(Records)
------------------------------

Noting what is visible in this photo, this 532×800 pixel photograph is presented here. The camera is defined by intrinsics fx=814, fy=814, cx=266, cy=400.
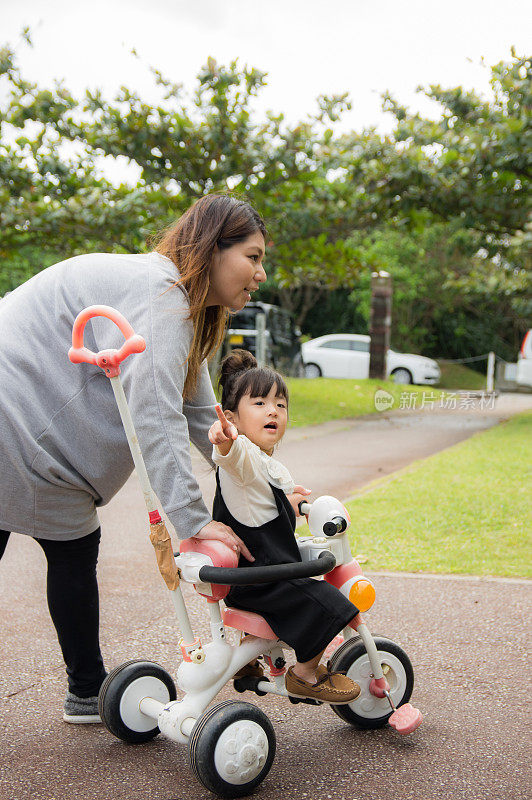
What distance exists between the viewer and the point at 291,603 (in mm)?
2393

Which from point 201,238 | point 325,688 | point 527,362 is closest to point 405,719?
point 325,688

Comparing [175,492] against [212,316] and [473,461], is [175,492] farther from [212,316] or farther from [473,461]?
[473,461]

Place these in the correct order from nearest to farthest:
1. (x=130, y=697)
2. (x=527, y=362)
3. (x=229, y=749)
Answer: (x=229, y=749)
(x=130, y=697)
(x=527, y=362)

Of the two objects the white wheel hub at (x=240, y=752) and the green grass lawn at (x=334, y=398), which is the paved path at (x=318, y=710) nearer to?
the white wheel hub at (x=240, y=752)

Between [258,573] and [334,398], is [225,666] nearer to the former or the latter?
[258,573]

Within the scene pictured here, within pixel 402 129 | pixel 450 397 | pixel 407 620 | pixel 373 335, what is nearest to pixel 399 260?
pixel 373 335

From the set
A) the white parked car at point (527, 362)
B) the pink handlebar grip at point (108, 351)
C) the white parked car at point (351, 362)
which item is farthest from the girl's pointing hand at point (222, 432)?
the white parked car at point (351, 362)

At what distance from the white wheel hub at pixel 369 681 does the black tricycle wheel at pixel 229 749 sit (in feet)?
1.43

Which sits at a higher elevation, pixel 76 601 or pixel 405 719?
pixel 76 601

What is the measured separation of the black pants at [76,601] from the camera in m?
2.63

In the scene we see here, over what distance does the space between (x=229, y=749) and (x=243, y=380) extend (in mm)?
1073

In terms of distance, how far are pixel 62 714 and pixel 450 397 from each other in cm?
1367

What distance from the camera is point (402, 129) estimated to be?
39.1 ft

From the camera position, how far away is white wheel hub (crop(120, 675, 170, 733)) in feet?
8.52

------------------------------

● **TASK GOAL**: Reproduce all the entries above, switching each occurrence of "camera" to "observer" and leaving everything else unchanged. Omit the pictures from your answer.

● **THE REPLY**:
Noting what is visible in this photo, this 532×800 pixel photograph is presented here. The observer is defined by intrinsics fx=814, fy=814, cx=266, cy=400.
What distance exists between the viewer and the point at 291,603 (in mm)?
2393

Which from point 201,238 | point 325,688 | point 527,362 is closest to point 405,719?
point 325,688

Comparing [175,492] against [212,316] and [473,461], is [175,492] farther from [212,316] or farther from [473,461]?
[473,461]

Place these in the correct order from nearest to farthest:
1. (x=130, y=697)
2. (x=527, y=362)
3. (x=229, y=749)
Answer: (x=229, y=749)
(x=130, y=697)
(x=527, y=362)

Of the two objects the white wheel hub at (x=240, y=752) and the green grass lawn at (x=334, y=398), which is the paved path at (x=318, y=710) nearer to?
the white wheel hub at (x=240, y=752)

Between [258,573] and [334,398], is [225,666] nearer to the former or the latter?
[258,573]

Within the scene pictured here, within pixel 402 129 | pixel 450 397 | pixel 407 620 | pixel 373 335, what is nearest to pixel 399 260?
pixel 373 335

From the set
A) the white parked car at point (527, 362)
B) the pink handlebar grip at point (108, 351)
C) the white parked car at point (351, 362)
which item is farthest from the girl's pointing hand at point (222, 432)?
the white parked car at point (351, 362)

At what distance from the white wheel hub at pixel 369 681 does the black tricycle wheel at pixel 229 749 sit (in feet)?
1.43

Which sits at a higher elevation, pixel 76 601 or pixel 405 719?
pixel 76 601

What is the measured separation of the black pants at [76,601] from the observer in m?
2.63

In the scene we see here, over what distance does the space between (x=229, y=749) and (x=243, y=380) extend (in mm)?
1073

In terms of distance, how far are pixel 62 714 and pixel 450 397 from each other in cm?
1367

What distance from the observer is point (402, 129) estimated to be?
39.1 ft

From the observer position, how far away is white wheel hub (crop(120, 675, 170, 733)) in feet?
8.52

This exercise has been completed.